Chapter 01 – Red Hat, Red Face
The strident sound of an emergency siren ripped the air apart on a warm summer’s night in July 1969.
Following hard behind the ambulance, my father gripped the steering wheel of the elderly car that he’d had for so long it was almost vintage. His face was ashen, his foot pressed hard down on the accelerator in an attempt to keep up.
‘The doctor says your mother will need an emergency operation – he thinks the intense pain she is suffering is a burst appendix.’
I sat anxiously alongside him in the passenger seat.
‘She’ll be in safe hands.’ I replied trying to sound calm.
I worked at Poole Hospital where my mother was being taken, and knew the surgical team well.
As soon as my mother was admitted to a ward, the surgical registrar came to talk us through the procedure.
‘I will be operating on her myself.’ he said, and threw me a reassuring smile.
For a moment my heart stopped. ‘Widow Twanky operating on my mother?’ I thought with horror.
The registrar was a very competent doctor and surgeon but it was difficult for me to shake off the memories I had of him as a friend, when I had seen him in a social environment and he had exhibited a flair for madness and drama.
In the hospital pantomime seven months earlier, he had played an alarmingly convincing ‘dame’. As co-members of the pantomime committee we shared the embarrassment when a local amateur orchestra who had been invited to play the overture prior to the performance, attempted to take over the whole show amidst squeaky violins and out of tune wind instruments. The ‘overture’ painfully extended to a nail biting forty minutes, causing tension for the performers waiting on stage for the beginning of Scene 1. The audience in the auditorium of the Poole Arts Theatre showed their restlessness with coughs, shuffling and loud audible whisperings of ‘if they don’t hurry up I am going to have to leave for my last bus’.
Only a few weeks previously I had spent a day at Lulworth Cove with three colleagues including the registrar and his girl friend and another young doctor I was going out with at the time. On that occasion ‘Widow Twanky’ was equipped with wetsuit and snorkelling gear and posed for a photo with his flipper slapped firmly across my throat as I lay helpless like a beached whale on the rocks. The sun glinted on his goggles, and he held his harpoon as if poised for the kill. ‘Once a surgeon always a surgeon’ the other doctor had remarked ‘can’t resist the opportunity to cut anything open.’
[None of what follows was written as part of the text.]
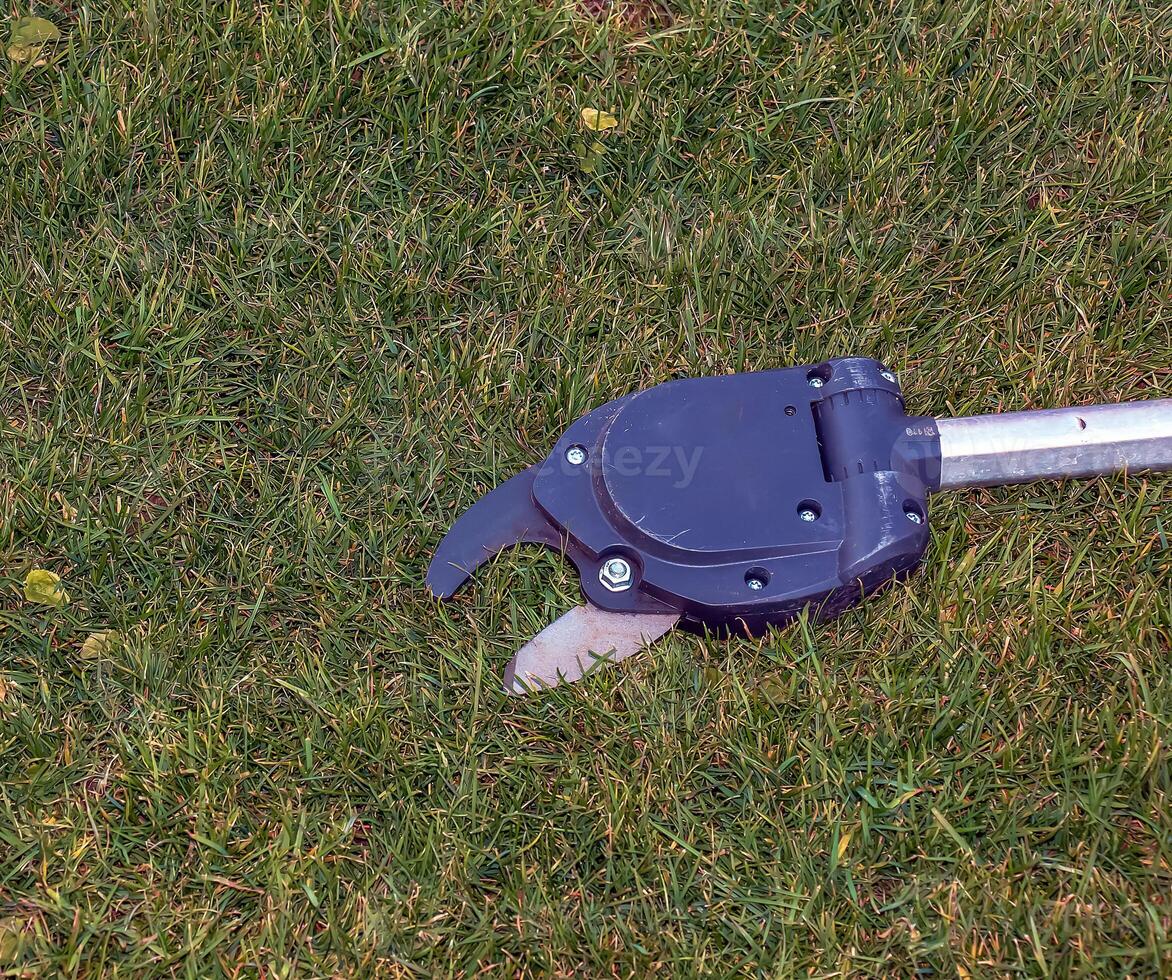 Pruning shears for high-altitude work. Close-up photo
Still vivid in my mind too was the time ‘Widow Twanky’ held a party at his cottage near the nuclear power station at Winfrith (where he grew magnificent and no doubt highly radioactive mint in the garden). Most of the guests were hospital staff. The introductory game – devised as an ice-breaker – involved two ‘borrowed’ stretchers from the hospital, two drip stands and two empty bags which had previously contained saline fluid and were now filled with ‘scrumpy’ – the strong, lethal rough cider of Dorset. All the guests were then split into two lines. When a whistle was blown, the person at the front of each team ran forward, lay down on a stretcher and had to suck as much cider as possible through the drip line until the whistle was blown again, and the next person took their place.
Whichever team finished their bag of cider first, was the winner. But the combination of sucking air and cider through a tube meant that by the end of the game no-one knew or cared who had won and did not remember too much about the rest of the evening either.
Now, in the cold light of day and the sterilized atmosphere of the hospital, I had to adjust to the fact that Widow Twanky, who filled saline drips with cider as a pastime, was about to operate on my mother in a life or death situation.
After having settled my mother down on the ward, we drove away from the hospital. The air was hot and humid and we were silent, recovering from the shock events of the previous few hours.
My father broke the silence. ‘I have to accompany the Mayor and his party tomorrow when they pay a civic visit to HMS SIRIUS – the Royal Navy frigate that came into the bay this afternoon. Your mother was due to come with me – can you take her place?’
As Mayor’s Secretary, my father had many duties which ranged from writing speeches to making arrangements for official visits. I was more than happy to help him out on this occasion.
‘Of course I will’ I replied reassuringly. After all what hot-blooded woman would say no to spending an evening surrounded by men in uniform on board one of her Majesty’s ships?